*Selected extract*.
◆ ◆ ◆ ◆ ◆ ◆ ◆

27 March 2008

All Look Same?

Scene: a Russian Orthodox cathedral, sightseeing with the visiting German girl and two Russian babushki. The babushki were buying candles to place in front of the church's icons.
One babushka said: "Girls, are you going to buy candles too?"
The other said, "Of course not! They're Catholics!"
I automatically replied, "I'm not Catholic, I'm Protestant!"
She replied, "Pfft, what's the difference?"
At that, I got a little defensive and said, "There's a big difference!"
She dismissed that with a wave of her hand and the pronouncement, "Well, you're all Catholics to us!"

At first I wanted to write about how annoying that was, even though I know that expressing annoyance at things like that is counterproductive. But I let it sit for a few days and now I feel much less annoyed. However, I'm still a little confused by it.

I understand why the babushka, and Russians in general, go for religious pigeonholing; to most Russians, Orthodoxy is a heritage as much as a belief, and something like 90% of Russians identify as Orthodox even though only a few percent actually practice. So it's understood that giving someone a religious label isn't actually a comment on their personal belief.

I also understand why she, individually, labeled us as Catholics. The Russian popular conception of Christianity is that it's divided into two camps – Orthodoxy and Catholicism. I mentioned this earlier, when people kept referring to "Catholic Christmas." (The funniest thing to me is that Russians often refer to America as a Catholic country, which is pretty ironic when you consider the stigma and labeling of "otherness" historically attached to Catholicism in the U.S.) So her conception of us as "white girls = Christians; non-Russian white girls = Catholics" was reflective of the average Russian view. (Unfortunately, Russians, especially older ones, often seem to forget that not all European-looking people have Christian heritage; that, I think, is the fault of a long history of institutionalized anti-Semitism.)

So what confuses me is why Protestantism is missing from the picture in Russia. I mean, you could argue that very few Americans know anything about Russian Orthodoxy, but I'm not sure it's really a parallel; the Protestant Reformation was a pretty major event in European history. In fact (correct me if I'm wrong), it seems like you couldn't really study European history without learning about the Reformation. Plus, it's not exactly recent news. So how has Russian society apparently failed to notice that it ever happened? Why do Russians seem fuzzy on the idea of what a Protestant even is?

◆ ◆ ◆ ◆ ◆ ◆ ◆

*Information shown*.
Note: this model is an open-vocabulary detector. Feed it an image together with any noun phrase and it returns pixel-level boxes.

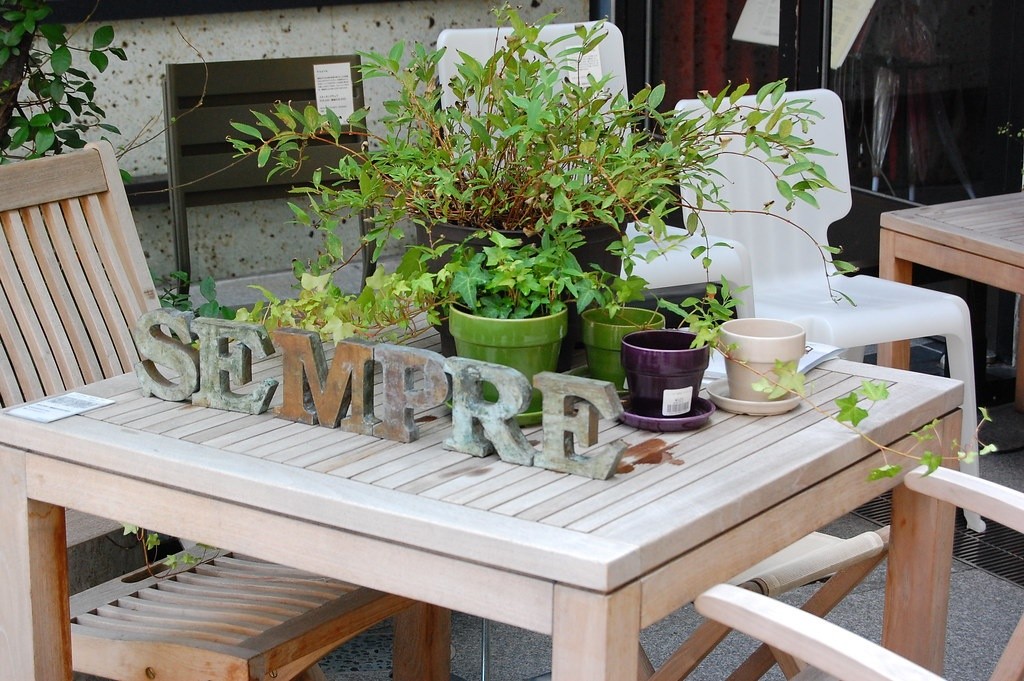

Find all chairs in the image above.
[1,139,450,681]
[437,22,754,319]
[673,88,986,534]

◆ ◆ ◆ ◆ ◆ ◆ ◆

*Instructions*.
• 1. In the blog post about religious labels in Russia, roughly what share of Russians identify as Orthodox?
• 2. Write the next part of the blog post about religious labels in Russia, picking up right after its last sentence.

*Task answers*.
• 1. Something like 90% of Russians.

• 2.
I'm sure this ignorance is partly an effect of Soviet atheism. But it's interesting to ponder why it's manifested itself in this particular way: not uncertainty, but absolute faith in a completely incorrect fact. Then again, maybe that's just human nature.

The last thing the woman said to me still seems kind of rude. That's not so much a Russia thing as a babushka thing, though; since babushki have lived longer than the rest of us, they get to say whatever they want. At least that gives the rest of us something to look forward to about being old!

5 comments:

Celine said...

Hey cathlic girl ;-)
OK, here's my theory: the whole world (not, but you know) was catholic until the schism. After that, there were two streams, catholic and orthodox. I guess to the orthodox, it didn't really matter what happened on the other side of the line anymore... They separated, so who cared? Besides, don't ask most protestants or catholics about the different orthodox streams. Mostly they don't get further than Russian and Greek... Coptic? Serbian?

Katie said...

That's really interesting! In fact, it seems to me that you could easily turn that into a short article that we'd like to publish in our new journal of religious life and theology. You should let me know if you're interested; we take anything from academic papers to shorter, more informal personal pieces. (Apparently, we recently got a three paragraph submission discussing God=water, as in liquid water and not a metaphor, though we may not publish that...)
I'd be happy to send you more information or a copy of the first issue.

Lisa said...

I guess I'll answer this from my non-Christian perspective. To be honest, growing up, I couldn't tell the difference between Protestant and Catholic either. At my school, you were either "Christian" or "Jewish".

Most of the Christian kids could tell you what denomination they were, but couldn't tell you why that was different from any other sect, so they were mentally clumped together for me. I don't think I knew the distinction for Catholicism until probably high school.

I guess I can sympathize w/the Babushki a bit...

-L

Leslie said...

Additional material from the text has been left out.